+++ KUTIPAN TEKS +++
Tim Profesor Mengabdi USU. (Analisadaily/Istimewa)
Analisadaily.com, Madina - Tim Profesor Mengabdi Universitas Sumatera Utara (USU) melaksanakan Fokus Grup Diskusi (FGD) dengan tokoh adat, perangkat desa dan masyarakat terkait "Wisata Ikan Yatim Lubuk Larangan (Lublar)" di Tambangan Jae Kabupaten Mandailing Natal (Madina), Jumat (15/7).
Para pengunjung akan dimanjakan dengan lompatan manja ikan jurung/garing, nila, mas, lele, baung dan ikan tawes. Pengunjung dapat memberi makan ikan dari pelet yang bisa dibeli di warung sekitar lokasi di mana ini dikelola kelompok Naposo Bulung. "Saat pelet ditabur ke sungai, ikan akan berlompatan menyambut suka cita makanan pemberian manusia. Sesekali kita dapat merasakan sensasi, memberi ikan menu sayuran dari daun ubi yang tumbuh disekitar sungai. Dugaan kita benar,ikan-ikan 'omnivora' ini akan melahap sayuran diiringi air yang berkecipak.Sepertinya, ikan tersebut tidak takut lagi dengan pengunjung. Mereka berebut makanan yang ditaburkan. Dalam waktu sekejap, pelet ikan atau sayur daun ubi akan habis dilahap dengan semangat," ungkapnya. Tidak sebatas melihat ikan, warga setempat dan pengunjung berkomentar lokasi lubuk larangan menjadi zona healing yang selalu ramai dikunjungi warga, khususnya saat Idulfitri dan hari libur. Dalam satu andil (kupon/tiket) hanya diperbolehkan untuk sepuluh orang saja yang menangkap ikan menggunakan satu alat tangkap jalo ikan. "Jadi setiap warga yang ingin menangkap ikan harus memiliki kupon/tiket tersebut. Biasanya untuk memiliki satu andil warga harus membayar Rp. 100.000 yang digunakan untuk menjala ikan. Ikan yang tertangkap dijala menjadi hak milik penjala dan dana sewa andil digunakan untuk biaya pendidikan anak yatim disekitar Desa Tambangan Jae," paparnya seraya menyampaikan para pengunjung berasal dari Panyabungan, Kotanopan, Ulu Pungkut atau dari Pantai Barat. Sudirman dan Seri, pengurus Naposo Bulung lubuk larangan Yatim di Tambangan Jae saat dihubungi mengatakan, Lubuk larangan ini dibentuk tahun 2009. "Hasil dari pembukaan Lubuk Larangan berkontribusi sebesar 50 persen untuk anak yatim dan 50 persen lagi untuk Naposo Bulung sebagai pengelola," tukasnya. Ditambahkannya, di tempat wisata ikan lubuk larangan diberlakukan ketentuan larangan menjala sekitar 100 meter dari huli, bagian jembatan sampai sisi seberang sungainya. Tujuannya sebagai tempat penangkaran ikan di lubuk larangan yang akan dibuka sekali dalam setahun. Dari pengamatan di lokasi sungai, teridentifikasi permasalahan mitra di antaranya adalah pembuangan sampah di area Sungai Aek Tambangan, di bagian hulu dan hilir desa.
+++
* SOAL LATIHAN: Tuliskan ulang tanpa perubahan bagian berita tentang wisata lubuk larangan, semuanya mulai dari "Tim Profesor Mengabdi USU." terus ke bawah sampai "(Madina), Jumat (15/7).". Baris-baris berikut sama sekali tidak digunakan.
+++ CUPLIKAN BARIS +++
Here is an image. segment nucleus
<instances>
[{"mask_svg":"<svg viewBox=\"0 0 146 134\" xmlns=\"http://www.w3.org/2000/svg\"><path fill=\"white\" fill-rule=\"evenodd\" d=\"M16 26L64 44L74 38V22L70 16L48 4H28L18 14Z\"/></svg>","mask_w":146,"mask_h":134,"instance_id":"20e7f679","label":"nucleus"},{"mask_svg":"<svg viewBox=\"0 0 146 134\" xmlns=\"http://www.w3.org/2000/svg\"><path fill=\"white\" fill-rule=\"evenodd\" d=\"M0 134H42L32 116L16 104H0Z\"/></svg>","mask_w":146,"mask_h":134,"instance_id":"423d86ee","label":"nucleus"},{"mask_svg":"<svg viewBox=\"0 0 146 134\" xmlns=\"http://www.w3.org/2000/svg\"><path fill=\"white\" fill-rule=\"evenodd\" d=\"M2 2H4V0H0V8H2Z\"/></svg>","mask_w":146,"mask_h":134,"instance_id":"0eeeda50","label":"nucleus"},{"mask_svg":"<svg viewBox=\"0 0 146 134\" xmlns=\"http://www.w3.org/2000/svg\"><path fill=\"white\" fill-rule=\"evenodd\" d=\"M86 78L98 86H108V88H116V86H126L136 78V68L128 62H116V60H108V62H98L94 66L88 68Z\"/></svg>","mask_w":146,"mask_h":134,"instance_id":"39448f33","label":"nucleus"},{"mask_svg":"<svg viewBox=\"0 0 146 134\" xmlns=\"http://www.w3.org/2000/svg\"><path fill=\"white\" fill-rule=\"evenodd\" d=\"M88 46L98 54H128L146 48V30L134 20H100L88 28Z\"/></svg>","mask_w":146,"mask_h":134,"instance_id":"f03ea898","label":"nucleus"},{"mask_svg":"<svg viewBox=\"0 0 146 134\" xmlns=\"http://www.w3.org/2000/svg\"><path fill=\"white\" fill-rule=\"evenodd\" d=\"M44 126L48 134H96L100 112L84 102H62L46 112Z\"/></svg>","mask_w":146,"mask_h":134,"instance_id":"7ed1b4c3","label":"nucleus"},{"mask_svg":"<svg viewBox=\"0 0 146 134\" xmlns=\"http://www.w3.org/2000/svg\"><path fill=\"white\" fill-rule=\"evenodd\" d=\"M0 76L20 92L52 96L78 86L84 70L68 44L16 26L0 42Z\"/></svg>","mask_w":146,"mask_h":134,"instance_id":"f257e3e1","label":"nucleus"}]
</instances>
+++
+++ CUPLIKAN BARIS +++
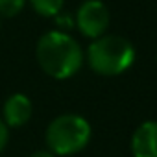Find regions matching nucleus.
+++
* PEMBAHASAN JAWABAN:
Tim Profesor Mengabdi USU. (Analisadaily/Istimewa)
Analisadaily.com, Madina - Tim Profesor Mengabdi Universitas Sumatera Utara (USU) melaksanakan Fokus Grup Diskusi (FGD) dengan tokoh adat, perangkat desa dan masyarakat terkait "Wisata Ikan Yatim Lubuk Larangan (Lublar)" di Tambangan Jae Kabupaten Mandailing Natal (Madina), Jumat (15/7).